Diablo Canyon and the Clean Water Act: Can You Break the Rules Until You Shut Down?
Does anyone really think Congress meant for a power plant to run its entire lifespan without following the law—just because it might shut down someday? That’s the uncomfortable question at the center of a growing legal fight over Diablo Canyon Nuclear Power Plant, and the challenge The Otter Project and California Coastkeeper Alliance just filed with the State Water Board.
When Congress passed the Clean Water Act more than 50 years ago, it didn’t mince words. Power plants must install technology to minimize marine life mortality when intaking seawater for cooling purposes. That means facilities are required to reduce harm as it occurs—not delay compliance, not substitute payments for prevention, and not promise to fix the damage later. The idea that ongoing ecological harm can be offset at some future date is exactly what the law was designed to prevent.
In February 2026, regulators reissued a permit allowing Diablo Canyon to continue operating without installing technology to reduce marine life mortality. The justification rests on two assumptions: that the plant may retire at some speculative point in the future, and that mitigation payments can offset the environmental harm in the meantime.
This raises a fundamental legal question: can a speculative future event substitute for present compliance with federal law?
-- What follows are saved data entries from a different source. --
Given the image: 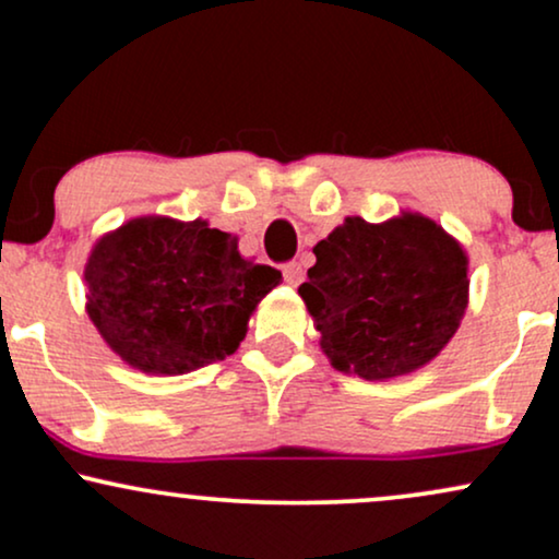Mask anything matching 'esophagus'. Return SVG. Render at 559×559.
<instances>
[{
  "instance_id": "1",
  "label": "esophagus",
  "mask_w": 559,
  "mask_h": 559,
  "mask_svg": "<svg viewBox=\"0 0 559 559\" xmlns=\"http://www.w3.org/2000/svg\"><path fill=\"white\" fill-rule=\"evenodd\" d=\"M284 281L288 286H299L301 281H305V271H301L299 262H288V265H284Z\"/></svg>"
}]
</instances>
Under the Clean Water Act, the answer should be no.
Diablo Canyon, operational since 1985, stands as the single most destructive industrial operation along California’s coastline, pulling in approximately 2.5 billion gallons of seawater every day. In the process, it kills an estimated 1.5 billion marine organisms annually and affects roughly 46 miles of coastline and 93 square miles of ocean habitat. It also discharges massive volumes of heated water back into the marine environment, altering ecosystems and placing additional stress on already vulnerable species, including sea otters and leatherback sea turtles. This is precisely the type of harm the Clean Water Act was enacted to address.
In 2010, California adopted a policy to enforce the Clean Water Act’s requirements, mandating that facilities like Diablo Canyon reduce their ocean water intake by about 93 percent by 2024. That process, however, was never completed.
In 2016, regulators paused their analysis after PG&E announced plans to retire the plant. For years, that planned shutdown served as a stand-in for compliance. Decommissioning became the assumed solution, and PG&E reinforced that expectation through planning efforts and public commitments pointing to a 2025 closure.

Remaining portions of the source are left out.